Excerpt to read START

The name, "intermediate filaments," was coined back in the 1970s because the diameter of about 10 nm appeared to be intermediate in size between those of myosin thick filaments and actin microfilaments. More recently, the interest in intermediate filaments has increased substantially as it became clear that they are critical to many important cellular functions.

Although intermediate filaments were discovered more than 30 years ago, their molecular-level structure and nanomechanical properties remain elusive. Notably, it is an extremely stretchy filament (that can be stretched to four times its initial length), thereby distinguishing itself noticeably from the other cytoskeletal proteins – the mechanical properties of intermediate filaments play a major role in biology. In fact, researchers have dubbed intermediate filaments the "safety belt of cells" to describe the protein's ability to give strength and support to cells and the nuclear envelope at very large deformation. Indeed, cells without or with much fewer intermediate filaments lose their stretchiness, leading to severe diseases. However, the source of the extreme stretchiness of this protein remains elusive, partly due to our lack of an ability to directly image the molecular structures and mechanisms that define the properties of intermediate filaments.

Excerpt to read END
Given entries START

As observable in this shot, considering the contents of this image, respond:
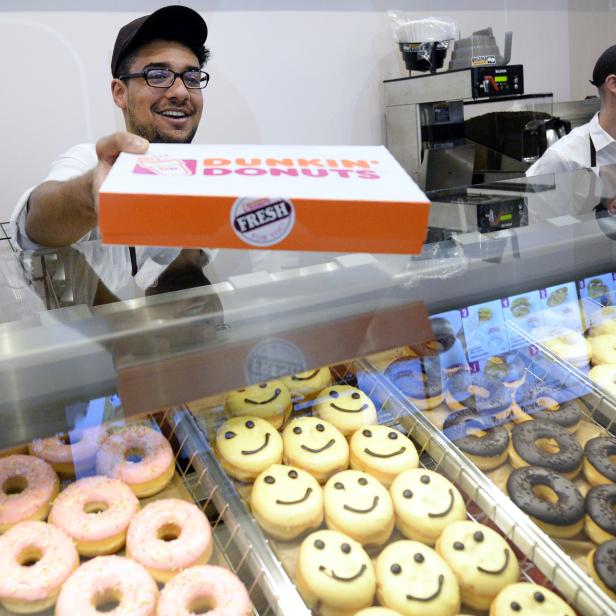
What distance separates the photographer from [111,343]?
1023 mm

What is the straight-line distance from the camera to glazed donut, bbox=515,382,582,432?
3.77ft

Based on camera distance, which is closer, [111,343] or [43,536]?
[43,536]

Given entries END
Given entries START

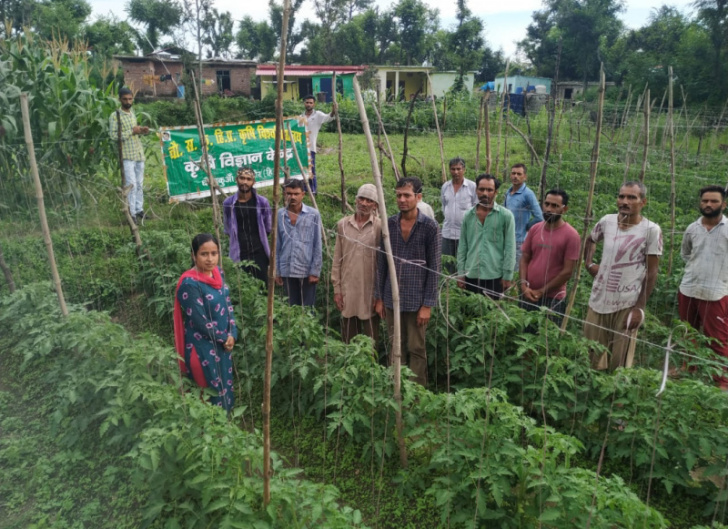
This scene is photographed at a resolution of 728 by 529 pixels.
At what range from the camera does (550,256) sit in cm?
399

Given entries END
Given entries START

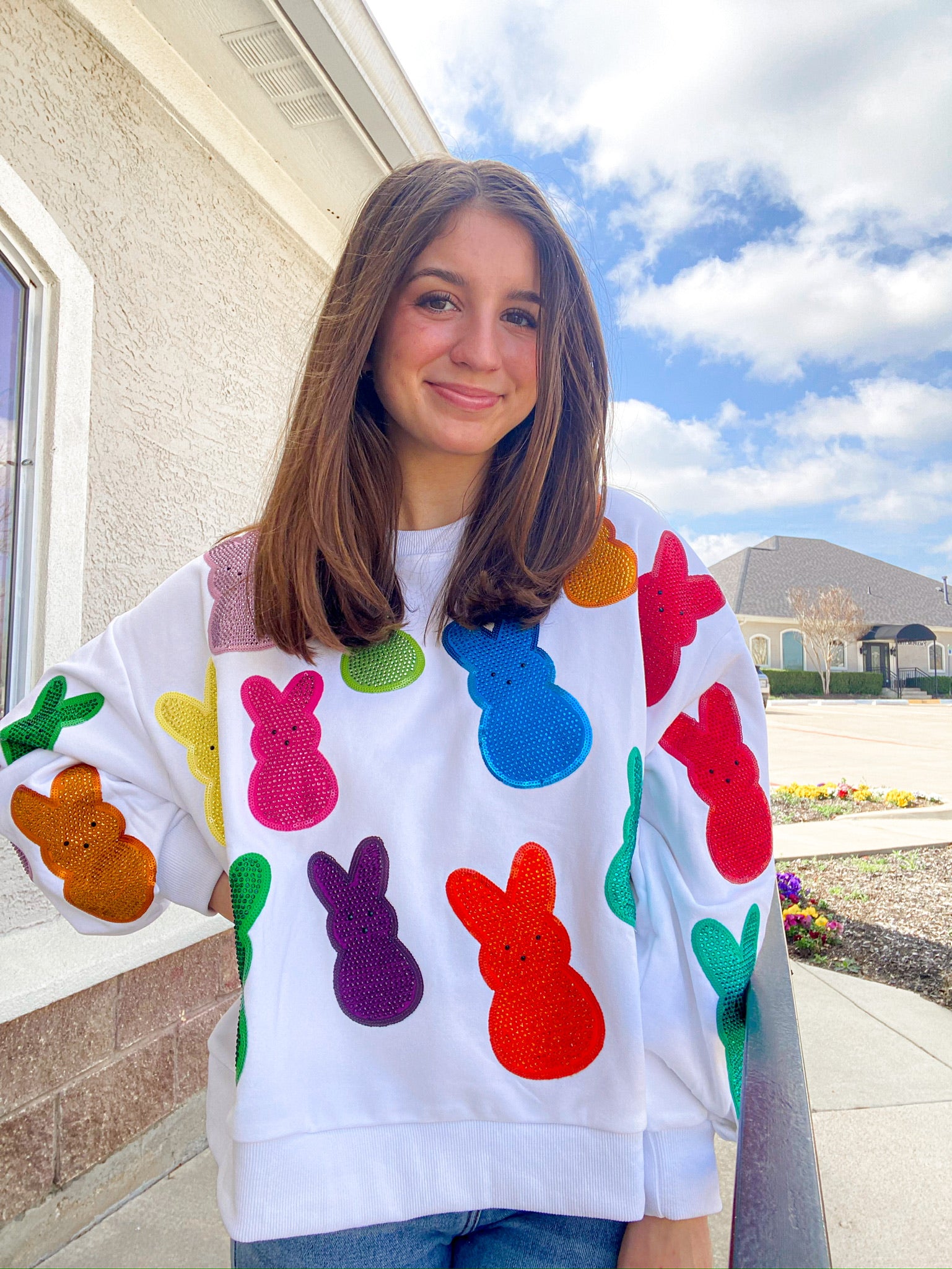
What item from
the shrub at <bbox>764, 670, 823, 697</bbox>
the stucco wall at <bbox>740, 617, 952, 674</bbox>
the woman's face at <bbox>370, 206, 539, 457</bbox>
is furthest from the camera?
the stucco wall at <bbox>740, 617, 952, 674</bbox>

Given entries END

__Required work__:
**1.** In the text on intermediate filaments, shorten the paragraph beginning "Although intermediate filaments were discovered" and keep its main facts.
**2.** Pick up the text on intermediate filaments after its last sentence and keep writing.

__Answers for the exercise__:
**1.** More than 30 years after their discovery, the molecular structure and nanomechanical properties of intermediate filaments are still unclear. Unlike other cytoskeletal proteins, these filaments can stretch to four times their initial length, and their mechanical properties matter greatly in biology. They are called the "safety belt of cells" because they give strength and support to cells and the nuclear envelope under very large deformation. Cells with few or no intermediate filaments lose their stretchiness, which leads to severe diseases. The cause of this stretchiness is still unknown, partly because the molecular structures and mechanisms behind it cannot be imaged directly.

**2.**
Bottom-up perspective

Now researchers at the Massachusetts Institute of Technology, US, and Dalhousie University, Canada, have reported studies that for the first time elucidate the properties of vimentin intermediate filaments from a fundamental, molecular bottom-up perspective.

The team has set up a molecular model of an intermediate filament dimer structure – the fundamental building block of intermediate filaments – and investigated its mechanical and structural properties under tensile loading using molecular dynamics simulation. Through a series of simulations with different pulling rates – a strategy that allows the researchers to probe the physical properties of the protein at different time scales of observation – the rate dependence of the rupture force was identified, enabling the group to link the simulation predictions to experimental results, where good agreement between experiment and simulation was found.

Alpha–beta transition

By using the molecular simulation approach as a "computational microscope" to look into the nanoscale mechanisms of deformation, the researchers observed that mechanical stretch induces a transition from alpha-helices to beta-sheets, a phenomenon known as alpha–beta transition. The in silico studies also suggest that the protein's four major domains consistently unfold in a particular sequence that reflects distinct levels of applied stretch, perhaps playing a role in signalling processes in the cell.

This study provides a new way forward in carrying out multiscale studies of structure-property relationships in the intermediate filament protein family, starting from the nanoscale. The use of the new simulation model combined with experimental studies using atomic force microscopy or optical tweezers opens up the possibility for probing the effect of mutations using in silico materiomics methods.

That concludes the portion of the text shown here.